>>>>
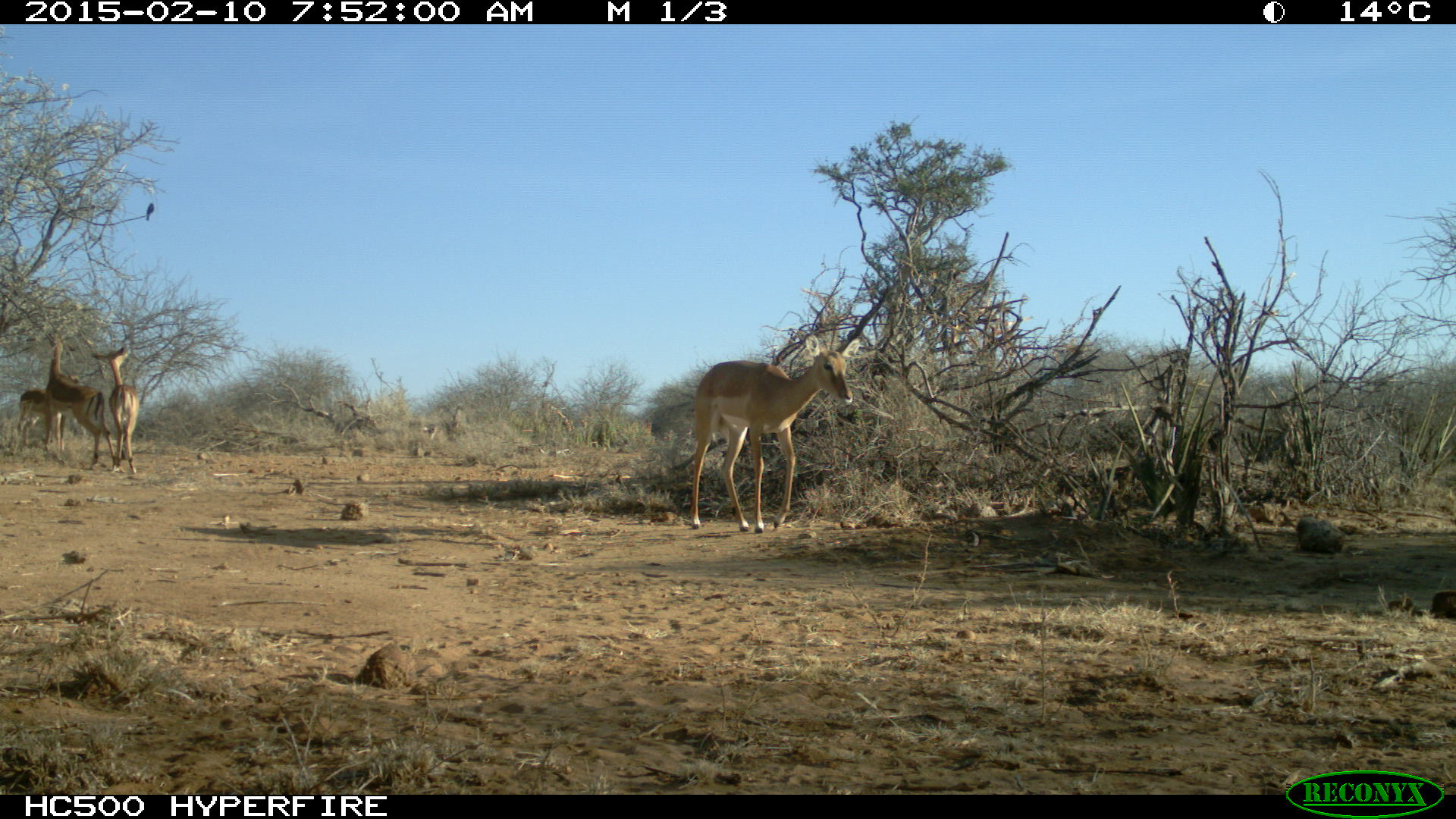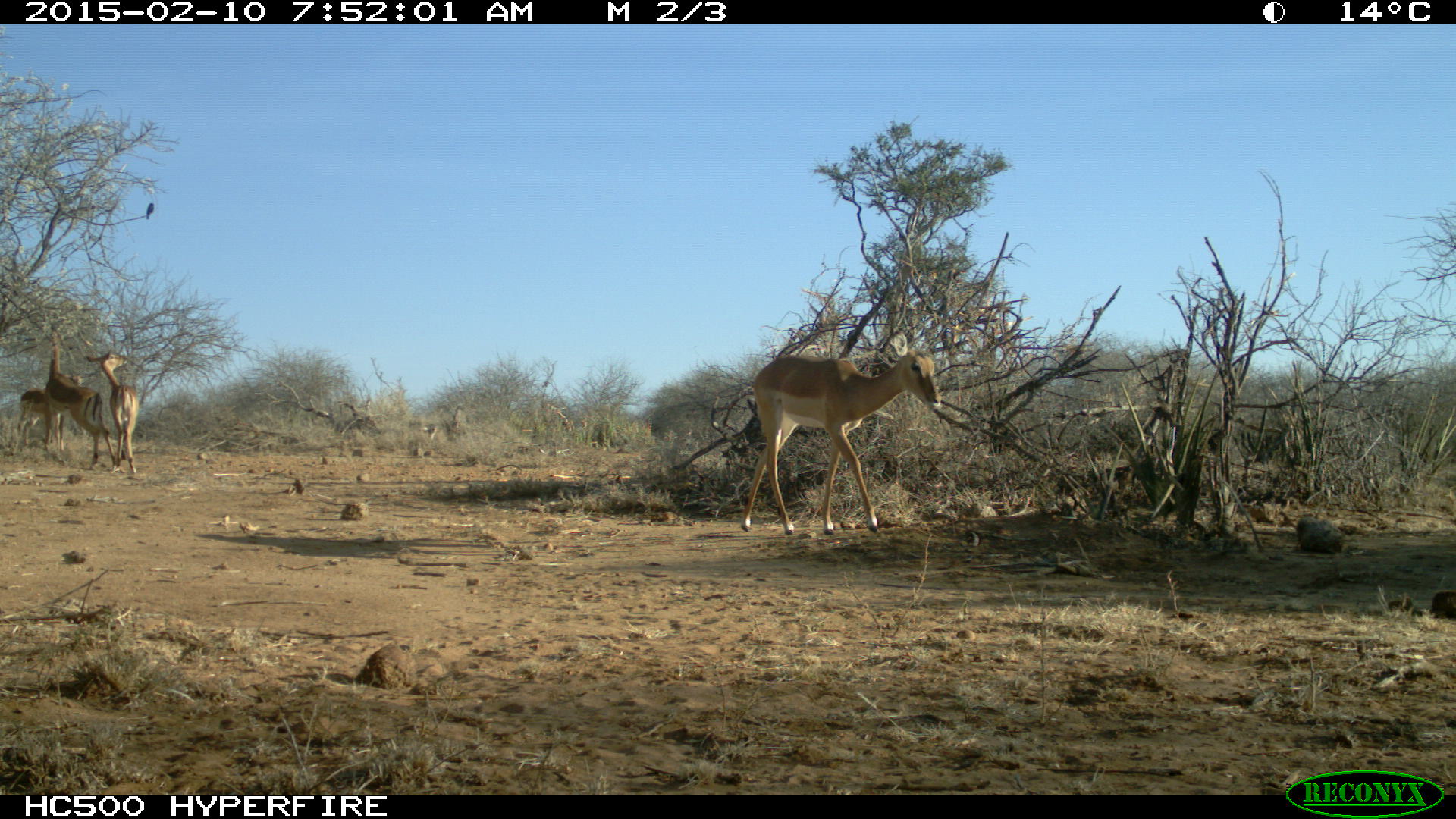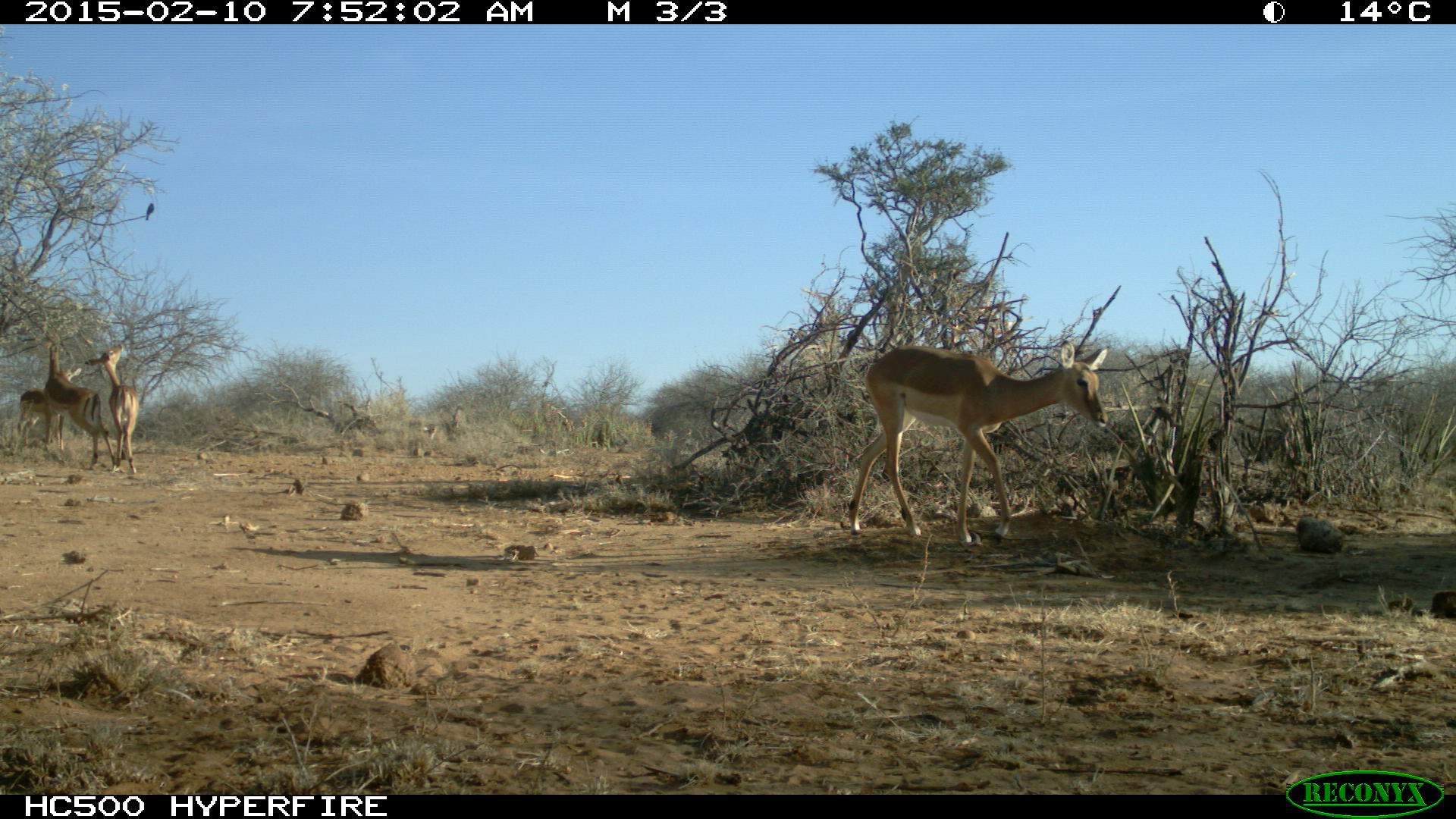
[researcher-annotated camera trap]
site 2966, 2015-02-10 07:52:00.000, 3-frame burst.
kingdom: Animalia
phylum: Chordata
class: Mammalia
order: Artiodactyla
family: Bovidae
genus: Aepyceros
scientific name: Aepyceros melampus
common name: impala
Aepyceros melampus (impala), count 6.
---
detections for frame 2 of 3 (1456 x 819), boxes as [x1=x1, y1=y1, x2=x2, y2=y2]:
aepyceros melampus: [x1=740, y1=331, x2=941, y2=535]; [x1=45, y1=339, x2=119, y2=469]; [x1=86, y1=349, x2=137, y2=473]; [x1=18, y1=373, x2=82, y2=454]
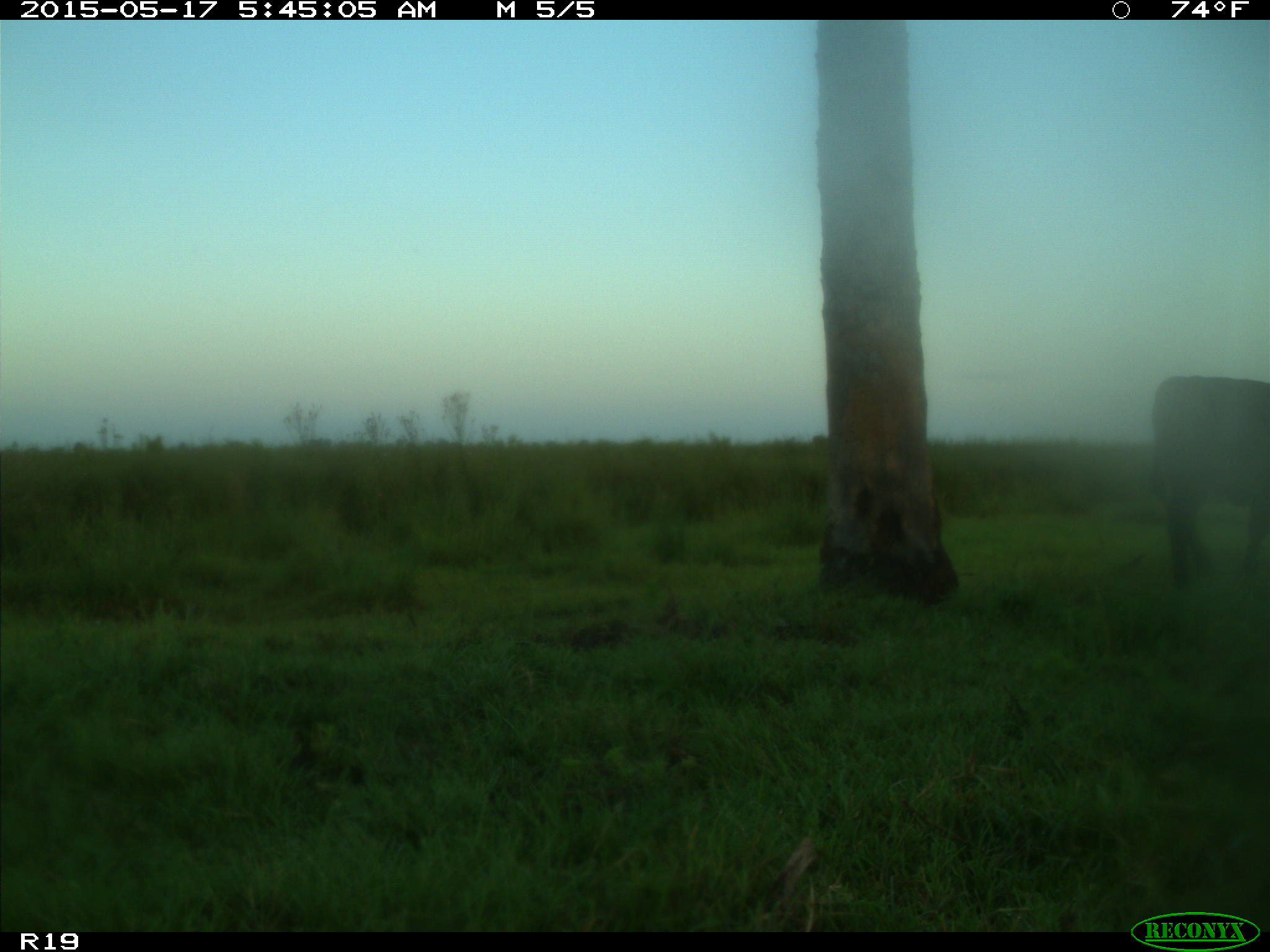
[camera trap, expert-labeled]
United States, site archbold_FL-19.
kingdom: Animalia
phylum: Chordata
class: Mammalia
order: Artiodactyla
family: Bovidae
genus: Bos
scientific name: Bos taurus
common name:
<<<<
## Exercise prompt
All of the records need repeating exactly, except for the pictures.

## Answer to this task
[researcher-annotated camera trap]
site 2966, 2015-02-10 07:52:00.000, 3-frame burst.
kingdom: Animalia
phylum: Chordata
class: Mammalia
order: Artiodactyla
family: Bovidae
genus: Aepyceros
scientific name: Aepyceros melampus
common name: impala
Aepyceros melampus (impala), count 6.
---
detections for frame 2 of 3 (1456 x 819), boxes as [x1=x1, y1=y1, x2=x2, y2=y2]:
aepyceros melampus: [x1=740, y1=331, x2=941, y2=535]; [x1=45, y1=339, x2=119, y2=469]; [x1=86, y1=349, x2=137, y2=473]; [x1=18, y1=373, x2=82, y2=454]
[camera trap, expert-labeled]
United States, site archbold_FL-19.
kingdom: Animalia
phylum: Chordata
class: Mammalia
order: Artiodactyla
family: Bovidae
genus: Bos
scientific name: Bos taurus
common name:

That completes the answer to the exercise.